The UCC does not apply to contracts involving the "creation or transfer of an interest in or lien on real property." Va. Code Ann. § 8.9A-109(d)(11) (West 2015). Virginia law "'does not recognize an implied covenant of good faith and fair dealing in contracts outside of those governed by the [UCC], and the [UCC] expressly excludes the transfer of realty from its provisions.'" Bagley v. Wells Fargo Bank, N.A., No. 3:12cv617-JRS, 2013 WL 350527, at *6 (E.D. Va. Jan. 29, 2013) (quoting Harrison v. U.S. Bank Nat'l, No. 3:12cv00224-JAG, 2012 WL 2366163, at *5-6 (E.D. Va. June 20, 2012)). "Simply put, 'the Uniform Commercial Code does not apply to foreclosures,' and therefore, 'no implied covenant of good faith and fair dealing applies in this case.'" Jones, 2013 WL 3788428, at *7 (alteration in original) (quoting Kramer v. Chase Home Fin. L.L.C., 83 Va. Cir. 382, 384 (Va. Cir. Ct. 2011)).
The district court's March 13, 2014 Order granted the Cagles leave to amend as to "the claims asserted in Counts I [fraud] and IV [breach of the implied covenant of good faith and fair dealing] and a constructive fraud claim if counsel considers one appropriate." (O. Mar. 13, 2014.) This Order did not allow any claim of good faith and fair dealing under the UCC.
As such, this Court will DENY leave to amend Count IV as MOOT.
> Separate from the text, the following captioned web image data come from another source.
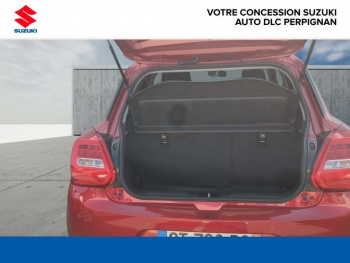 Photo 7 du bon plan SUZUKI Swift 1.2 Dualjet Hybrid 83ch Pack occasion à 16590 €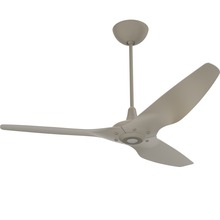 Big Ass Fans MK-HK4-052506A470F470G10I12 - Ceiling Fan Kit, Haiku, 60", 100-277V/1PH, WiFi/BLE, Damp Rated, 0.05HP, 125W, Universal Mount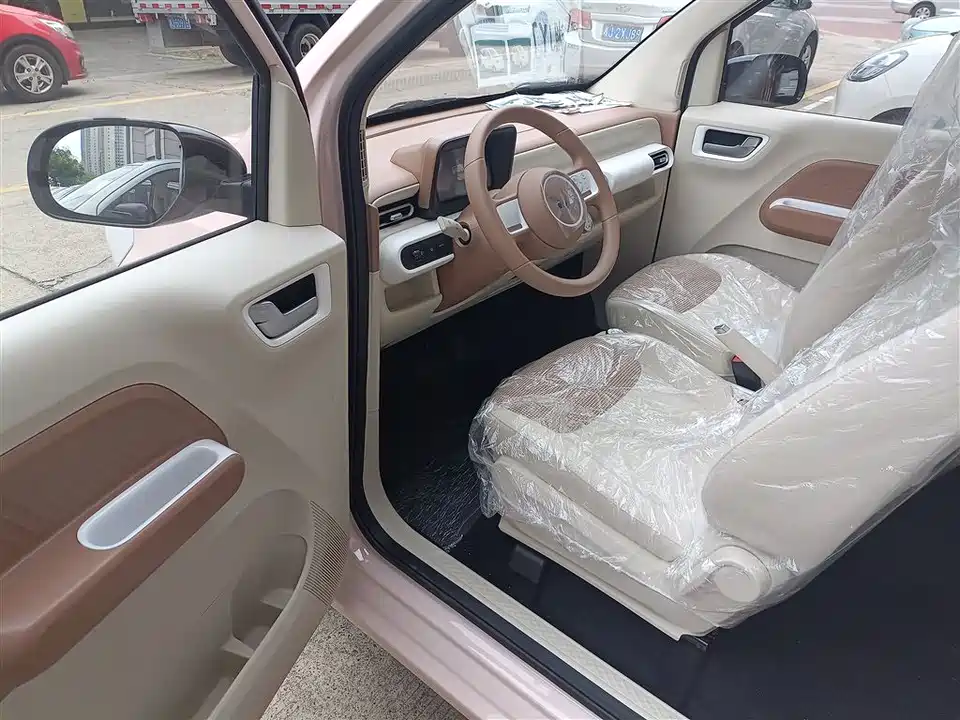 Wuling Hongguang MINIEV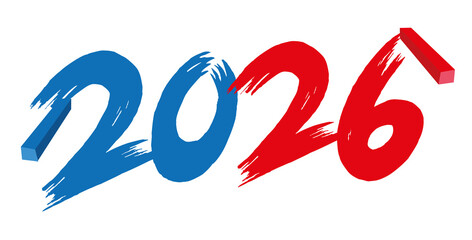 nouvelle année 2026 en chiffres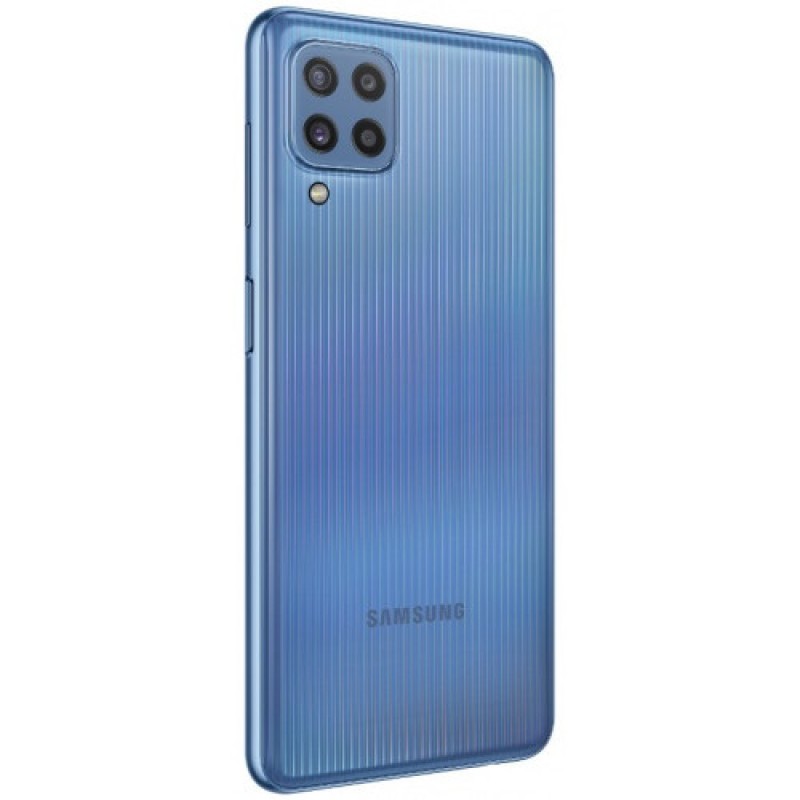 Смартфон Samsung Galaxy M32 6/128GB Light Blue (SM-M325FLBG)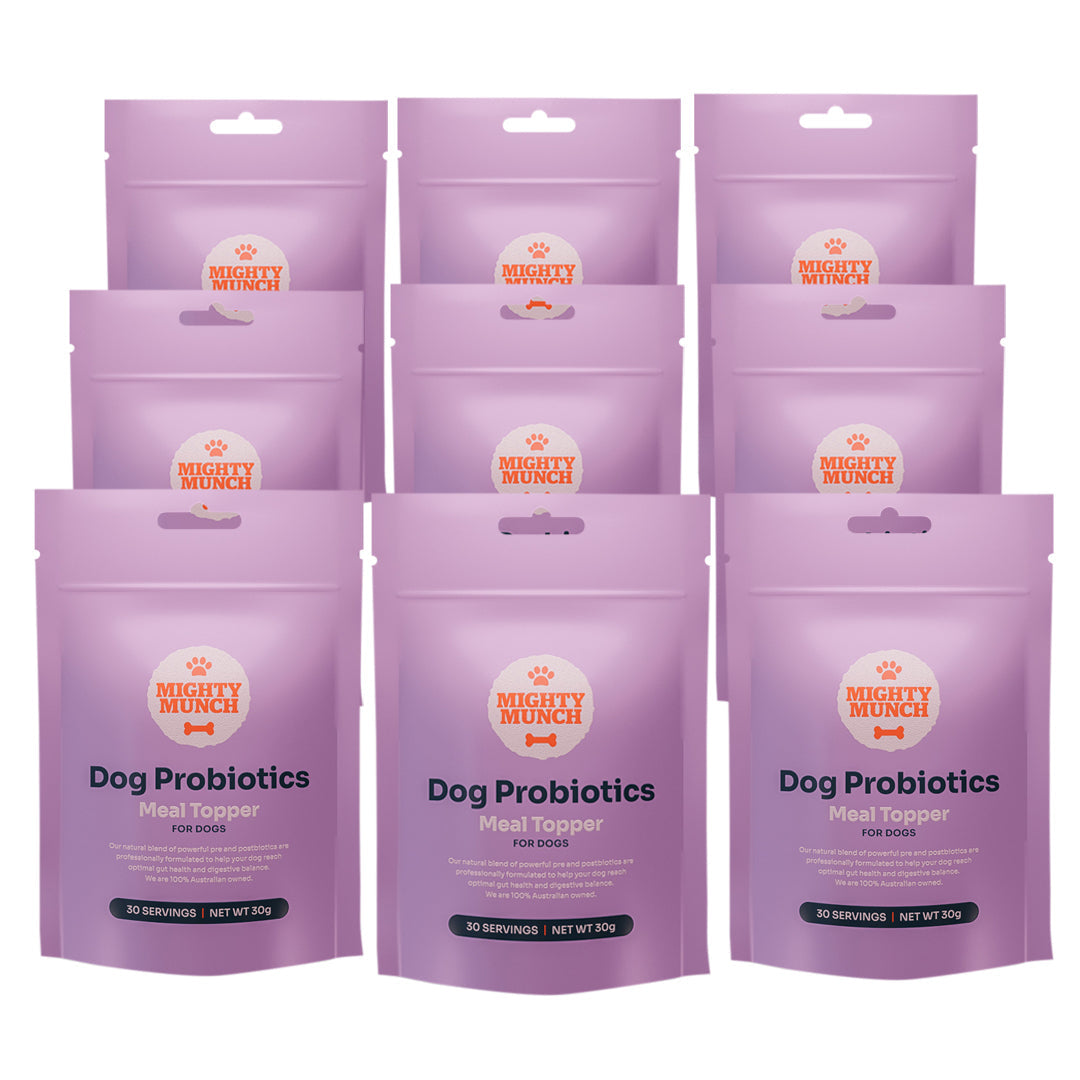 Dog Probiotics (Deal)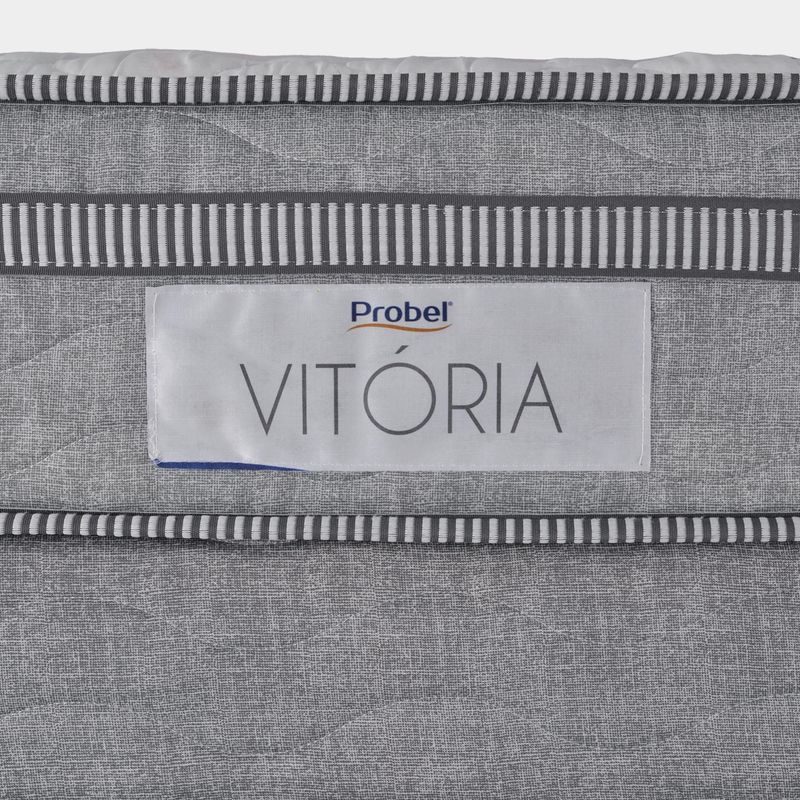 Colchao-Casal-Mola-Probel-Vitoria-138X188X24Cm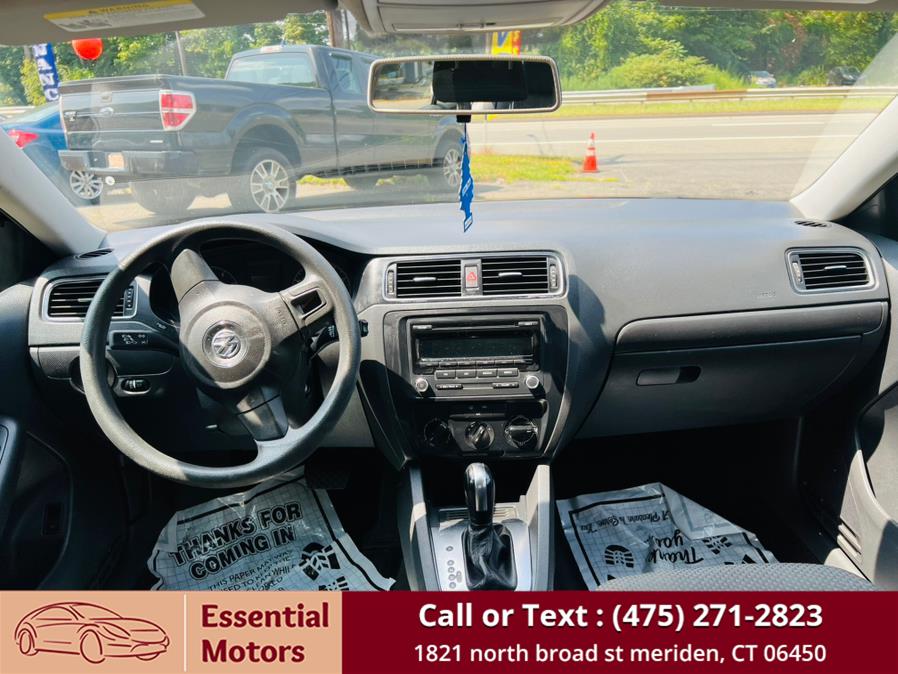 2014 Volkswagen Jetta Sedan 4dr Auto S, available for sale in Meriden, Connecticut | Essential Motors. Meriden, Connecticut 2014 Volkswagen Jetta Sedan 4dr Auto S, available for sale in Meriden, Connecticut | Essential Motors. Meriden, Connecticut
D. The Court Will Not Grant Leave to Amend Again
The instant complaint represents the Cagles' fourth attempt at alleging claims against CitiMortgage. It contains 74 numbered paragraphs across 75 pages, including over 50 pages of attached exhibits. Further opportunity to amend would not cure the deficiencies evaluated here. The Court declines to provide the Cagles with what would be a fifth chance to state claims against CitiMortgage. See Foman, 371 U.S. at 182 (district courts should freely allow amendments in the absence of considerations such as undue delay, bad faith, repeated failure to cure deficiencies, undue prejudice to the opposing party, or futility of the amendment); Glaser v. Enzo Biochem, Inc., 464 F.3d 474, 480 (4th Cir. 2006) (finding that the district court did not abuse its discretion when it denied plaintiffs' motion to amend the amended complaint where plaintiffs had already set forth four iterations of their complaint and found that plaintiffs' many opportunities to present their claims warranted denial of motion to amend).
"It is clear that the [Cagles] have put their best foot forward, and the Court cannot see how they could possibly plead anything else" in a fifth amended complaint. Washington, 2011 WL 1871228, at *5, *14 (granting in part and denying in part motion to dismiss and denying leave to amend as futile when plaintiff's original complaint was 38 pages long and contained 169 numbered paragraphs). As such, this Court DENIES the Motion to Amend and DISMISSES this case with prejudice.
For the foregoing reasons, the Court DENIES the Motion to Amend. (ECF No. 30.) An appropriate Order shall issue.